Trudno uwierzyć w to, że ktokolwiek nie wie jeszcze czym jest selfie. Tego rodzaju zdjęcia biją rekordy popularności, ale są miejsca, gdzie selfie mogą słono kosztować. Na całym świecie rośnie bowiem liczba atrakcji turystycznych, gdzie za robienie zdjęć z ręki sypią się mandaty.
A jeśli samo selfie nie jest problemem, to wprowadzane są zakazy fotografowania telefonem umocowanym na specjalnym wysięgniku, nazywanym z angielskiego stick’iem. Te urządzenia są hitem od kilkunastu miesięcy. Umożliwiają bowiem nową perspektywę zdjęcia. Dzięki stick’owi można z łatwością zrobić selfie na zdecydowanie szerszym tle. To nie podoba się przede wszystkim muzeom i galeriom. Ich władze twierdzą, że stick’ami łatwo uszkodzić eksponaty.

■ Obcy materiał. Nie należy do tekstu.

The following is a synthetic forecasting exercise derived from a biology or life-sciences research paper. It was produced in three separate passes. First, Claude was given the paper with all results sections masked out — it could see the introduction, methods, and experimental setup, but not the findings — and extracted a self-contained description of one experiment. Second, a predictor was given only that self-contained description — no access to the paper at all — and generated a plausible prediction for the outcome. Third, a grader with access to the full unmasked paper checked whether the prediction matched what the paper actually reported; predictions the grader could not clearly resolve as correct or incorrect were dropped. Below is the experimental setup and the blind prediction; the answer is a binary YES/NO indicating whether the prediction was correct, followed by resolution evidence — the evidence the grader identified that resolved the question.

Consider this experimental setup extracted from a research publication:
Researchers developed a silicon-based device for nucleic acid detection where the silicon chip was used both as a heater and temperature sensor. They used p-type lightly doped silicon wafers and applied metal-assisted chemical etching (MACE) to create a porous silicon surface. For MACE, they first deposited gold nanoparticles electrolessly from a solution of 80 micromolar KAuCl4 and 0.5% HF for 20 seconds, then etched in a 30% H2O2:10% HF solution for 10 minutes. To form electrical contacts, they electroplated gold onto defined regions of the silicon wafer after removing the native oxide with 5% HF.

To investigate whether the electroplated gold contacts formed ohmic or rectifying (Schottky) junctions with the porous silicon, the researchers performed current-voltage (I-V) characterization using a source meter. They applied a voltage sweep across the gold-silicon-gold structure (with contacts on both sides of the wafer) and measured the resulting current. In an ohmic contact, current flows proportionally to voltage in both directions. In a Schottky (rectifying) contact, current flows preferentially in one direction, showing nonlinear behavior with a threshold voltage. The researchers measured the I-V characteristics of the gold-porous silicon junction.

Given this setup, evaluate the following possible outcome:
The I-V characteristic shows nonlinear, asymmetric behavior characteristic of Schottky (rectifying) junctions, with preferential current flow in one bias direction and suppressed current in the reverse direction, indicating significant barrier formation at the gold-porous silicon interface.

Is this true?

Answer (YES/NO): NO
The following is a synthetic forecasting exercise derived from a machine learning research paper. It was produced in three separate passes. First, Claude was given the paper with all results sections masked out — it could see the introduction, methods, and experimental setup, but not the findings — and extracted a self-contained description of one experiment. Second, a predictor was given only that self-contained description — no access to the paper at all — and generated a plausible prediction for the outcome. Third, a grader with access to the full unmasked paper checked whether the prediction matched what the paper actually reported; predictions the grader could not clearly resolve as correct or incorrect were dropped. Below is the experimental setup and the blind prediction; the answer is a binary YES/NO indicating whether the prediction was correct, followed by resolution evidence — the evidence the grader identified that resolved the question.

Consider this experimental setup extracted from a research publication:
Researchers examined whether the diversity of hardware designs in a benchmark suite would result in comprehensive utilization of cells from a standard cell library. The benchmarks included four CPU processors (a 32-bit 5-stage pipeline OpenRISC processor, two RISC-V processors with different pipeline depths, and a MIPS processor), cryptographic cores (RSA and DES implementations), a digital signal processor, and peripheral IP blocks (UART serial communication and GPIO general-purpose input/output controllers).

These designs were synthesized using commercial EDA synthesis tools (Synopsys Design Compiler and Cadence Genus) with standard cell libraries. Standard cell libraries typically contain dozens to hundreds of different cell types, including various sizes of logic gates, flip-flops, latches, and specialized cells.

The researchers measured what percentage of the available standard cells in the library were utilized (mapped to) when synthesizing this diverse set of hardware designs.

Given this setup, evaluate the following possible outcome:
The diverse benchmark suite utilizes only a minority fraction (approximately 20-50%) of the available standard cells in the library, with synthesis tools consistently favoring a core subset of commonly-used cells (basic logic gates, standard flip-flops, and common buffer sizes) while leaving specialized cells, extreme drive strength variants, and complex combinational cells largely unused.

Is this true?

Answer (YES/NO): NO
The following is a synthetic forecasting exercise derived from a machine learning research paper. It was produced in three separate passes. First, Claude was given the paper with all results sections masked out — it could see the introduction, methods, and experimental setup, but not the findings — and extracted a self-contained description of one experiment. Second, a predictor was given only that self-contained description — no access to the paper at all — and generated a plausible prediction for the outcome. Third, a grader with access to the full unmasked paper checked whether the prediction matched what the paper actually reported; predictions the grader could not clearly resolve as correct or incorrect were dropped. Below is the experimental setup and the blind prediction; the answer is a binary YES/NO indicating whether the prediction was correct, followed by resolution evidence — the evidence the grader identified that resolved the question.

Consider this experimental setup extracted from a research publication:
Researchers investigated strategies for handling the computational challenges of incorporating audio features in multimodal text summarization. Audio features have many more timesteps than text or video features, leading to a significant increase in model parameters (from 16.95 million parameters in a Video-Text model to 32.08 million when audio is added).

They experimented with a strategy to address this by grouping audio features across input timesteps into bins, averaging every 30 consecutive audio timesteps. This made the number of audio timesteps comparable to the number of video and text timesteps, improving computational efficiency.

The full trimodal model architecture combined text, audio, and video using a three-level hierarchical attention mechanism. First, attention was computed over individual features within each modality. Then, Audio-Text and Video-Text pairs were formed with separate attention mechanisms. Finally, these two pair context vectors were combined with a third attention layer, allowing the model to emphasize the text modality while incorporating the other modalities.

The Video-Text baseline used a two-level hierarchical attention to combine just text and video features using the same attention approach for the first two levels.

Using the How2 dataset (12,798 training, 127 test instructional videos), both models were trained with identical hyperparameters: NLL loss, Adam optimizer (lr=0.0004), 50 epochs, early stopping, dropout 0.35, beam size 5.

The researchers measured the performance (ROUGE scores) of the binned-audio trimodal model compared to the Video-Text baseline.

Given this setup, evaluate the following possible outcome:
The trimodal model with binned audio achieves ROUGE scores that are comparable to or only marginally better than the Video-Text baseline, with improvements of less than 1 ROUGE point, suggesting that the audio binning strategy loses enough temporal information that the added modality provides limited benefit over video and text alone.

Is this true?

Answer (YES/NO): NO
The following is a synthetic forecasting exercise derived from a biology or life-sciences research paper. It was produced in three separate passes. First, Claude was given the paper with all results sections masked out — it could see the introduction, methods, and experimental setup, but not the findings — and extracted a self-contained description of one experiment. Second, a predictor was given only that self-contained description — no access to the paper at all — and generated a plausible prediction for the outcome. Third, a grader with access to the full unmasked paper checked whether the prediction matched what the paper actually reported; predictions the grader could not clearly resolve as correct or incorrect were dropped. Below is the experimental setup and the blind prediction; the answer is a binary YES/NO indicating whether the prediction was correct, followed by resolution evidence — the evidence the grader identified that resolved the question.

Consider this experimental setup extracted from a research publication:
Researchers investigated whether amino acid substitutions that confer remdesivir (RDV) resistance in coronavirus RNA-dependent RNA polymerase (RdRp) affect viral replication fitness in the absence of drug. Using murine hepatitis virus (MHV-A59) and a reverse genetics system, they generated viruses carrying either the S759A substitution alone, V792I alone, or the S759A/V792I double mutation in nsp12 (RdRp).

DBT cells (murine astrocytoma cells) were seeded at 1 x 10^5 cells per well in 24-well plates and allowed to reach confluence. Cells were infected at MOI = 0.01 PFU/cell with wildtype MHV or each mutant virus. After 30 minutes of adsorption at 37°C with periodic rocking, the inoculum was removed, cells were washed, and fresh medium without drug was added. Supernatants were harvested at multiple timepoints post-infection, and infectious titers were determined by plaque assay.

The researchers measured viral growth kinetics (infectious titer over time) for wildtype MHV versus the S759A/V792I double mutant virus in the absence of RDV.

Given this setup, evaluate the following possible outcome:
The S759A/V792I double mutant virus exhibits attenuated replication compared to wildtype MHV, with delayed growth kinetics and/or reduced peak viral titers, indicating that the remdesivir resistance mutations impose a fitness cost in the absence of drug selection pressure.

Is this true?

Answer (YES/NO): YES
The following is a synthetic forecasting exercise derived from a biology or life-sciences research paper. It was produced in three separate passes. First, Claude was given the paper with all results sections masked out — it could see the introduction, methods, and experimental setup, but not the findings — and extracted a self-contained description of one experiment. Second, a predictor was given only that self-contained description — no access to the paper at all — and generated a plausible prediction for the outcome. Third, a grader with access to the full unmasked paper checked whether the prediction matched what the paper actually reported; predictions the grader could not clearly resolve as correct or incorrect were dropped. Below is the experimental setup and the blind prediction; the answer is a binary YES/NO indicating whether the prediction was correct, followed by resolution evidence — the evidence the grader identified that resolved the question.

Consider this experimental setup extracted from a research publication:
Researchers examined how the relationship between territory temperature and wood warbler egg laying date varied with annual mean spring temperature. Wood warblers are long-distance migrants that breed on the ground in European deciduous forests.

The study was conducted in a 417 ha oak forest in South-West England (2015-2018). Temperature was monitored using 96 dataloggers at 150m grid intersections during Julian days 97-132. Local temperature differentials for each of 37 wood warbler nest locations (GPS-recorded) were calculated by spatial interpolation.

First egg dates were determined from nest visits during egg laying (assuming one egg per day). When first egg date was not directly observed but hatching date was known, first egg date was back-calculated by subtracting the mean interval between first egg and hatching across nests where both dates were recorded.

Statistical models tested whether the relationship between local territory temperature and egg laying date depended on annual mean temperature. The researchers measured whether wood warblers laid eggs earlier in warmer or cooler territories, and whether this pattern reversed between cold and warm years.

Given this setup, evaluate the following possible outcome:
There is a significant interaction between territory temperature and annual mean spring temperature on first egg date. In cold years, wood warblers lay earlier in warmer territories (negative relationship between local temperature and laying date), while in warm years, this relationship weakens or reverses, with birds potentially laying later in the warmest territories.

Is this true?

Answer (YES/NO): YES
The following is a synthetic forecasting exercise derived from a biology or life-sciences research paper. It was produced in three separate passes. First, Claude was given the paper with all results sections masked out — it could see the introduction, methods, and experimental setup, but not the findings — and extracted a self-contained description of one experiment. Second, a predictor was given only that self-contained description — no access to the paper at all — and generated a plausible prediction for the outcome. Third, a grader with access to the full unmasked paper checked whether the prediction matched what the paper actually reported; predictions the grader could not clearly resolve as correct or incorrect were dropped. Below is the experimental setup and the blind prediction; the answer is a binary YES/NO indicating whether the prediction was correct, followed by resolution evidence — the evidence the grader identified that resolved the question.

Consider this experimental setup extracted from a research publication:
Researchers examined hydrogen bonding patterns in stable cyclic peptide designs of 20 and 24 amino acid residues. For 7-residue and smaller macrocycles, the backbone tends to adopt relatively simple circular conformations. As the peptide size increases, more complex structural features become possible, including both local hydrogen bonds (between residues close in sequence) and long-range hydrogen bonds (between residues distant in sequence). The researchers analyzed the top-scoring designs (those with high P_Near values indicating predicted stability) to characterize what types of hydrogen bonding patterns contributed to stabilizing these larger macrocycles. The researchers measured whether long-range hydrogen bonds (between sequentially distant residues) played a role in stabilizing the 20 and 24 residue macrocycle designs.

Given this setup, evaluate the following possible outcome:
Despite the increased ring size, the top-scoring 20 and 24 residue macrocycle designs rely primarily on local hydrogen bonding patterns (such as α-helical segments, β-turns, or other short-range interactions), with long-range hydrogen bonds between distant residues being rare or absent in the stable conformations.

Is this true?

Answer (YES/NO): NO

Tak właśnie ruszyła lawina miejsc, gdzie fotokij jest niemile widziany.
Kiedy na początku lat 90. w trasę po Ameryce wyruszyła pierwsza objazdowa wersja tej imprezy, krytycy patrzyli na Lollapaloozę sceptycznie. Łączyła kogo tylko się dało - rockman’ów z Nine Inch Nails, hiphopowców z grona Ice T, przedstawicieli muzyki alternatywnej. Dlatego Lollapalooza zaczęła być postrzegana jako symbol sceny niezależnej, festiwal nieskrępowanej wolności. Kiedy Ozzy Osbourne koniecznie chciał znaleźć się wśród gwiazd imprezy, dowiedział się, że jest zbyt stary i nieco nazbyt muzycznie konserwatywny, by dołączyć na szalone spotkanie. Myliłby się jednak ktoś, kto uzna, że Lollapolooza to pełna wolność. Festiwal muzyczny w Chicago, który tego lata zaplanowano między 31. lipca a 2. sierpnia, jest pierwszą dużą tego typu imprezą, na której robienie selfie z popularnych kijów zostało zakazane. Urządzenia zostały już wpisane na listę rzeczy, których pod żadnym pozorem wnosić na imprezę nie można. Towarzystwo intrygujące - stick’i są wymienione wśród deskorolek, puszek z aerozolami i narkotyków. Kary za przemycenie kija nie podano.